Problem details
Pick up the article on extreme poverty in Kenya and across Africa, which appears below ahead of the material, and continue it from its last sentence.

Given passage
Start of Block

The current rate of one person per minute escape from extreme poverty falls below the target rate by close to 30 per cent, leaving some 7.97 million Kenyans still struggling to make ends meet as at this month.

The extreme poor reduced by about 510,000 from a similar period last year, while about 2.7 million Kenyans are likely to be worse off by 2030.

Poverty elimination has been among the key commitments made by successive regimes since independence but remains a moving target with increasing population and economic headwinds complicating the issue.

Oil exporters
Only Zimbabwe, whose current escape rate is three people per minute against its target of 11.4 per cent, Mauritania — where the escape rate of 1.8 exceeds the target 1.4 — and Gambia, where the rate remains 1.7 against the targeted 1.8, are on track to eliminate extreme poverty by 2030.

The continent is, however, facing shocks, including the current Covid-19 pandemic, which is likely to hit economies hard.

ECA says the pandemic is disrupting global supply chains — drop in value creation, slowing down investments and has hit tourism with oil exporters’ revenue losses likely to hit $65 billion

Increased spending on health and further revenue loss is also likely to lead to unsustainable debt and reduce efforts towards poverty reduction.

End of Block

Record set
Start of Block

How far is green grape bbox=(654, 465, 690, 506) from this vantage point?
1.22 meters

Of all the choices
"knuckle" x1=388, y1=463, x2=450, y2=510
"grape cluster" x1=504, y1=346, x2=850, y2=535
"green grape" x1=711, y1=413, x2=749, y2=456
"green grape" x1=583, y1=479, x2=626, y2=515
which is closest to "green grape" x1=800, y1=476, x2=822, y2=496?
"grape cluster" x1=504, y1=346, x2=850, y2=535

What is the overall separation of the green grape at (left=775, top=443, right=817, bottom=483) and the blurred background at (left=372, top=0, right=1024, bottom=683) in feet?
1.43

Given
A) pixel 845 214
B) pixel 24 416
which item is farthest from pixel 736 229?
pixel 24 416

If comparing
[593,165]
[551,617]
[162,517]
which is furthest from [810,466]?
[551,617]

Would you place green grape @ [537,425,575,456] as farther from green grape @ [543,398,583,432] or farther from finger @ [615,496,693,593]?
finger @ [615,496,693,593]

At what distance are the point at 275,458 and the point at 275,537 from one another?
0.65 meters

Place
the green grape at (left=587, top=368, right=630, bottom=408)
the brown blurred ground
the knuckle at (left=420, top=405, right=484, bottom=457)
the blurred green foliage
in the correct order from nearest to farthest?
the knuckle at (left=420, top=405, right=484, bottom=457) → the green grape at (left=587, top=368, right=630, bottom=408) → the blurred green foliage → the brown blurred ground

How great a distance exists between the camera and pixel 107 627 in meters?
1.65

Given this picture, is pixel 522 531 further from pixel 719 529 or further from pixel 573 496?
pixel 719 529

End of Block
Start of Block

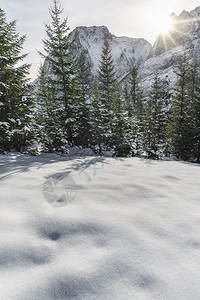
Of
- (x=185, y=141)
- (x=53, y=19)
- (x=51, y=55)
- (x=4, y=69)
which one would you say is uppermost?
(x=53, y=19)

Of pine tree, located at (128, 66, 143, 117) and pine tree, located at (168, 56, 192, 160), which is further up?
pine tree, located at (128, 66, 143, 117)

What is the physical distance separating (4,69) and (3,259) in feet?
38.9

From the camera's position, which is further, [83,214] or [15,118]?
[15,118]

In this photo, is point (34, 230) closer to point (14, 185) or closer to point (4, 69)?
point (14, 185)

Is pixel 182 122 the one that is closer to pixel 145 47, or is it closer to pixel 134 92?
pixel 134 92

End of Block

Result for this exercise
Protect jobs

“As a safety net, these countries should provide incentives for importers to quickly purchase to ensure sufficient reserves in key basic foods and prepare fiscal stimulus packages (eg guaranteeing wages for those unable to work due to the crisis, favour consumption and investment and maintain infrastructure investments to protect jobs,” ECA said it is latest update on poverty reduction and effects of the coronavirus.

Poverty is still on the rise in South Africa, with more people sliding into the bracket of the extremely poor and the rate of reduction remaining negative five against the target of 141.4 people per minute.

Kenya conducted its second integrated household budget survey (hbs) in 2015/16 with those classifieds as under hard-core (extreme) poverty said to have declined significantly by more than half from 19.5 per cent in 2005/06 to 8.6 per cent in 2015/16 with about 84 per cent of the total hard-core poor found in rural areas.

Kenya defines the extreme poor as households and individuals whose monthly adult equivalent total consumption expenditure per person is less than Sh1,954 in rural and peri-urban areas and less than Sh2,551 in core-urban areas.

In figures
THOSE WHO MADE IT IN BIG 2019

About 510 million people cut themselves loose from extreme poverty last year with more than 2.7 million still expected to be struggling by the 2030 deadline.

Over eight million Kenyans are firmly in the shackles of extreme poverty, according to the latest figures.

BY Nation.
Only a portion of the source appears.